En fait, ces deux histoires ne sont pas si éloignées l'une de l'autre. On plonge à chaque fois dans l'esprit relativement dérangé d'un personnage. Certes, dans le premier cas, le personnage est fictif et schizophrène, pensant que personne ne remarque qu'il a coupé sa moustache qu'il porte pourtant depuis plusieurs décennies. Dans "L'adversaire", le tableau est plus difficile: on suit la double-vie du "docteur" Romand, absolument pas docteur, qui mentit à ton son entourage pendant de nombreuses années avant d'assassiner toute sa famille, et notamment ses enfants et sa femme.
"La Moustache" nous plonge dans le doute.
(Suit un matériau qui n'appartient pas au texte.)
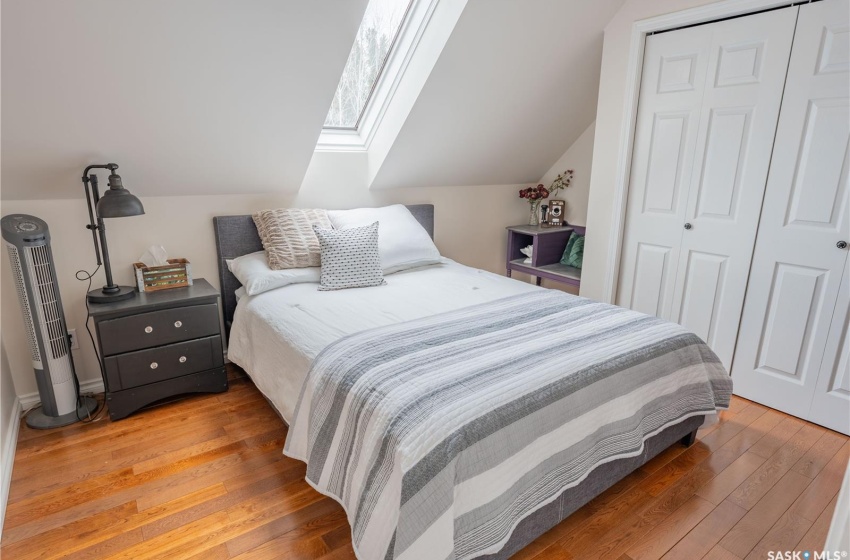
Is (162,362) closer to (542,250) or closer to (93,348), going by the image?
(93,348)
Au fur et à mesure des pages, on a l'impression terrible qu'il serait si aisé de rendre n'importe qui fou, niant les évidences, non sans l'aide de complices. Lorsque la paranoïa s'installe fortement, les craintes de plus en plus violentes, on comprends que notre moustachu est bien celui qui affabule et invente. Si certains passages sont parfois un peu longs, j'ai bien aimé ce petit bouquin, notamment la tournure qu'il prend sur le dernier tiers...
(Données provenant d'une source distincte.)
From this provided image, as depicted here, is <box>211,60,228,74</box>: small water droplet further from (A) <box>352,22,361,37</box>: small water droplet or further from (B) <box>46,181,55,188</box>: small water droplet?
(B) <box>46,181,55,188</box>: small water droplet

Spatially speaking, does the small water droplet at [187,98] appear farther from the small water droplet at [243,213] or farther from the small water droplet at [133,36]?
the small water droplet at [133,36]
"L'adversaire" nous fait tenter de comprendre ce qu'il a pu se passer dans la tête de Jean-Claude Romand pour en arriver là où il est (en prison). Depuis examen de deuxième année de médecine raté pour un incident médical, cet homme fera croire à tout le monde qu'il est médecin à l'OMS et un éminent citoyen de sa région. Carrère a mené un enquête discrète, suivi le procès et est entré en contacte avec Romand pour nous écrire son bouquin, mêlant cette histoire et parfois, sa trajectoire personnelle (ce que j’avais déjà aimé dans "Limonov").
Deux romans adaptés au ciné. Je n'ai vu aucun des deux films mais cela ne devrait pas durer.